## Excerpted text
══════════

California v Stanford Photo by Ezra Shaw/Getty Images

The 121st Big Game is FINALLY upon us. The season ends, for the first time in 3 years, with a rivalry game unlike any other in the country. The red. The BLUE AND GOLD. The Axe. It all comes down to a kick off on Saturday, December 1st. Just in case you weren’t hyped enough. Just in case you need that extra push. Just in case you need a reason to start your pregame on Friday night. I present to you.

A Cal Pep Talk with Mike Silver.

To start, we know that you’re avid fan of not just Cal Football but all 30 of the Cal Athletics sports. Cal currently claims 98 team national championships. Which sports team will win Cal’s 100th team national championship in 2019?

Women’s hoops. Believe.

The Wilcox era is off to an impressive start, what is something you have come to enjoy from Wilcox that the rest of the fan base might not know?

I’ve known Justin for a long time, and I was super psyched when he got the job, and I’ll start by saying this: No pretense. No frills. There are plenty of amusing examples that speak to this, but instead I’ll offer up a raw and very real one: Last December, I was at a dinner in Beverly Hills hosted by Philadelphia Eagles owner Jeffrey Lurie, and at one point I stepped outside to check my phone. There was a text from one of my NFL Network colleagues informing me, with great certainty, that Justin would be getting the Oregon job… like, ‘Say goodbye to your coach’ certain. Now, I won’t say I was tempted to charge into oncoming traffic—I know Justin’s agent well, and I’m used to hearing people proclaim that something is a “done deal” when it’s not actually done, and I had a pretty good sense that the powers that be at Cal understood how important it was to keep him. Still, it was an unnerving moment. I mean, it was his alma mater, and Phil Knight has insanely deep pockets, and sh*t happens. The next morning, I went home to NorCal and was about to take a shower when the phone rang. It was Justin. I braced myself for tough news. He goes, “Hey—I know there’s some stuff out there about me leaving, and it’s totally flattering, but I’m not gonna go. I want to be here.” I can’t even remember how I replied, but inside I was floating through the clouds soaking up the golden rays of the sun and staring at the most beautiful rainbow… Eventually, he says, “Can you, like, put that out there?” I laughed. “You mean, like a journalist?” He goes, “I want people to know I want to be here… I just don’t want to sound like a douche.” And so, I tweeted it—and, a few seconds later, text-taunted my colleague who’d told me Wilcox-to-Oregon was a done deal. Basically, the notion of telling all those kids he’d asked to buy in that he was bailing after one season was something he couldn’t wrap his head around.

══════════

## Problems to work on
1) Decide whether each statement agrees with the Cal pep talk, answering yes or no and quoting the words that settle it: (a) The 121st Big Game kicks off on Saturday, December 1st. (b) Mike Silver picks men's basketball to win Cal's 100th team national championship. (c) Justin Wilcox asked Silver to make public that he was staying at Cal.
2) Extend the Cal pep talk from its final sentence onward.

## The data
══════════

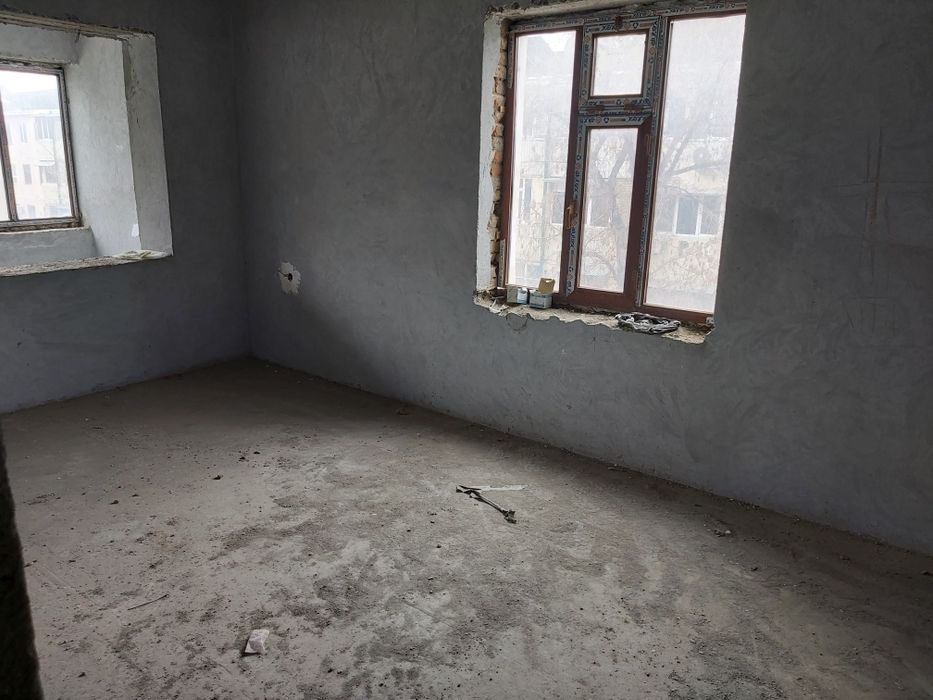 Kvartira sotiladi 97 m² yangi uy g‘ishtli.
Gaz, elektr, suv doimiy
Xon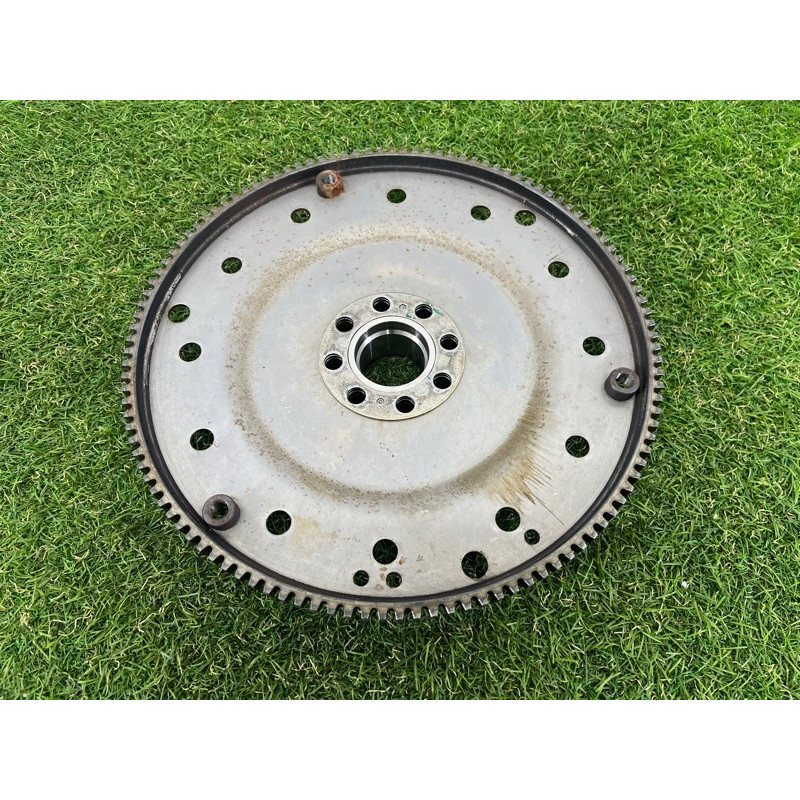 Маховик (двигатель и элементы) AUDI A4 B8 2012 2.0 CAEB 06H105323K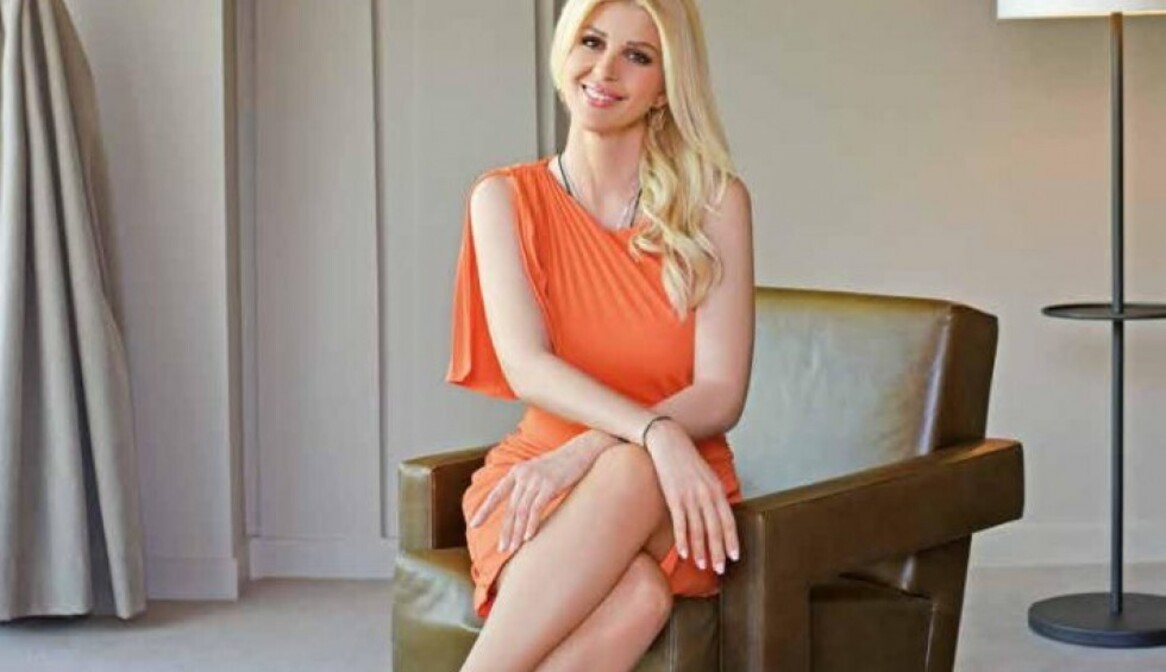 Έλενα Ράπτη | To διακριτικό στυλ μιας από τις πιο chic και γοητευτικές κυρίες της Βουλής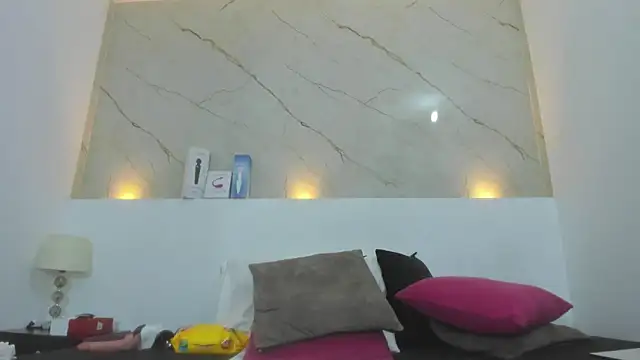 Sofii Cooper1 online show from March 8, 2025, 7:05 am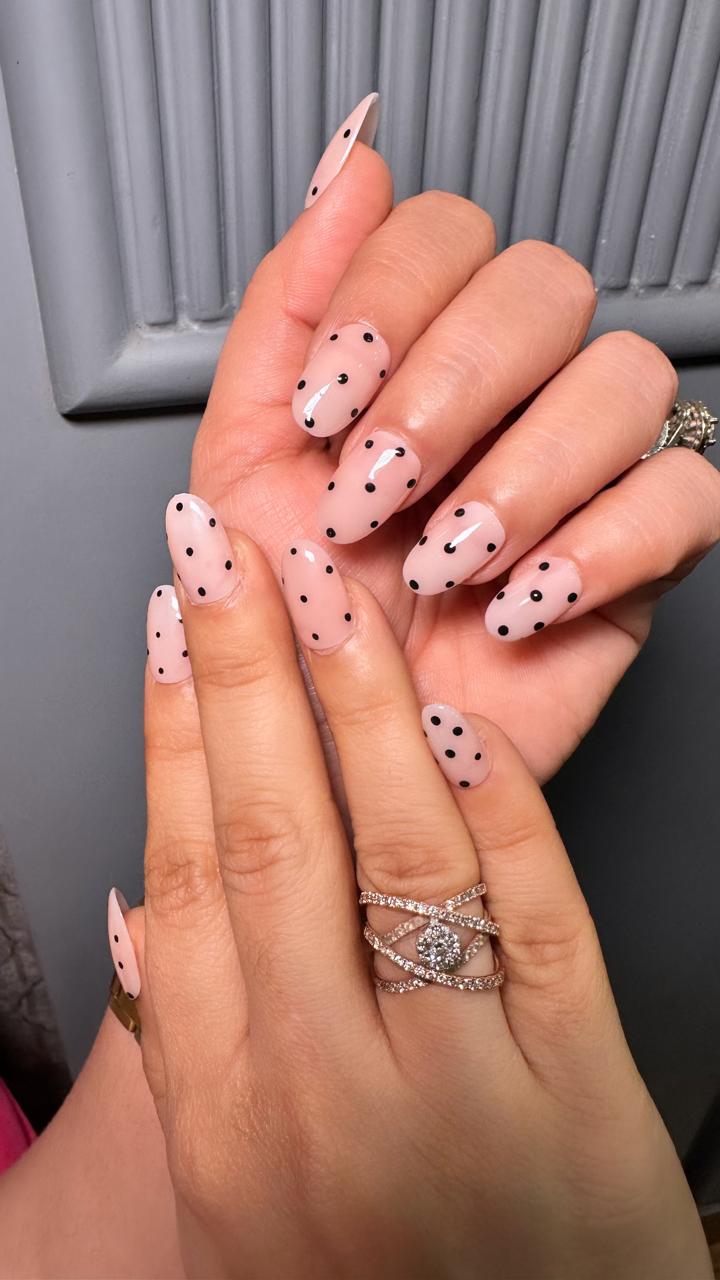 Polka Blush - Oval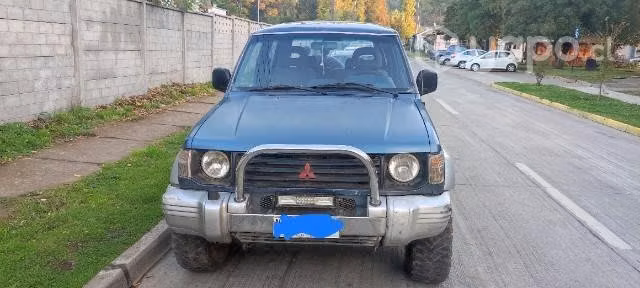 Vendo Jeep Mitsubishi Pajero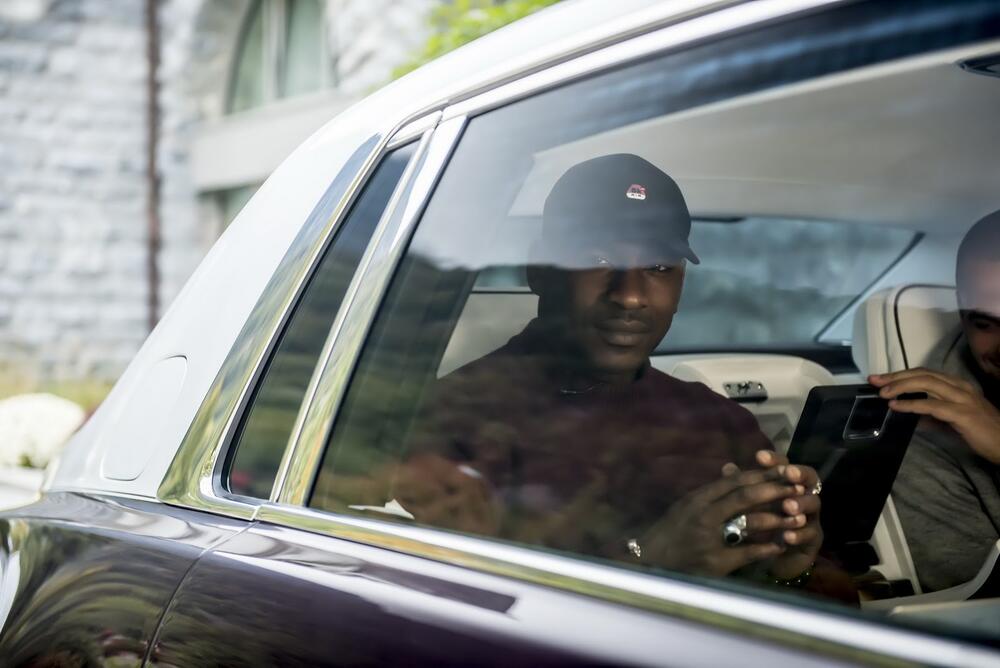 Skepta записал трек из Rolls-Royce!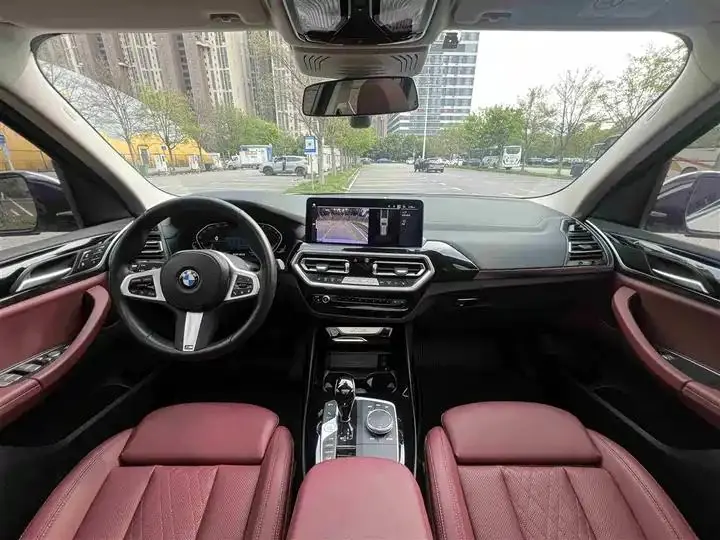 BMW X3 2022 xDrive25i M sports suit 17
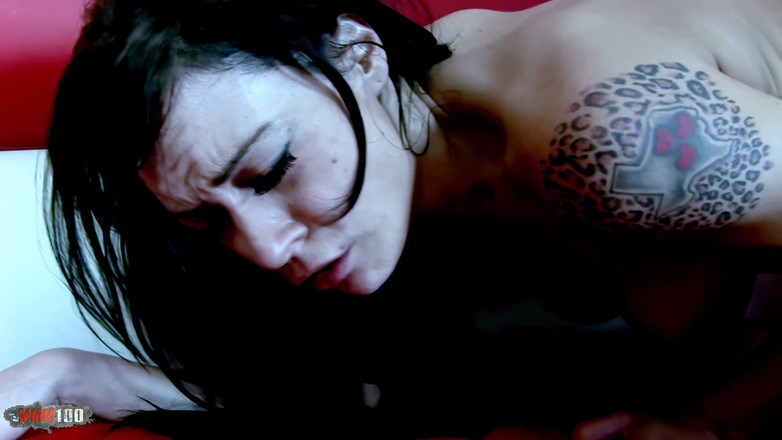 Porn-World: ヴァネッサ・ノーティ:白い猫は大きな黒いペニスが大好きです!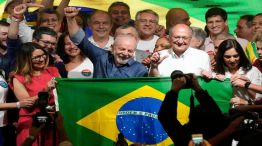 Lula durante los festejos de su reelección, junto a Geraldo Alckmin y la bandera brasileña.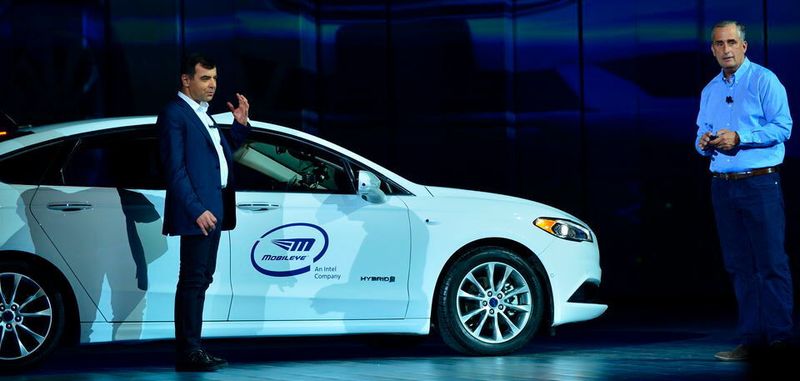 Intel-Boss Brian Krzanich stellte auf der CES in Las Vegas das erste autonome Fahrzeug innerhalb seiner Testflotte vor.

══════════

## Task responses
1)
(a) Yes: "It all comes down to a kick off on Saturday, December 1st."
(b) No: "Women’s hoops. Believe."
(c) Yes: "Can you, like, put that out there?"

2)
You seem to be in contact with a lot of Cal Football alumni in the NFL. What’s the current opinion of Coach Wilcox and what he’s done at Cal in the past two years?

Well, first of all, the best player in the NFL (Aaron Rodgers) is the president of the Justin Wilcox Fan Club, and it’s no coincidence that he’s been a lot more simpatico with the program and the university since his hiring. And in general, the NFL people with Cal ties understand football strategy and team-building on a much deeper level than I do, and they’re very impressed with this staff and with the way this team has played the past two seasons, despite not having a ton of guys on the roster who are obvious NFL prospects. Ron Rivera told me something the other day: “They play as a team.” Trust me, that’s about the highest compliment he can give.

So for starters, help explain why Cal stands for all that is good and true in the world, and Stanford the exact opposite.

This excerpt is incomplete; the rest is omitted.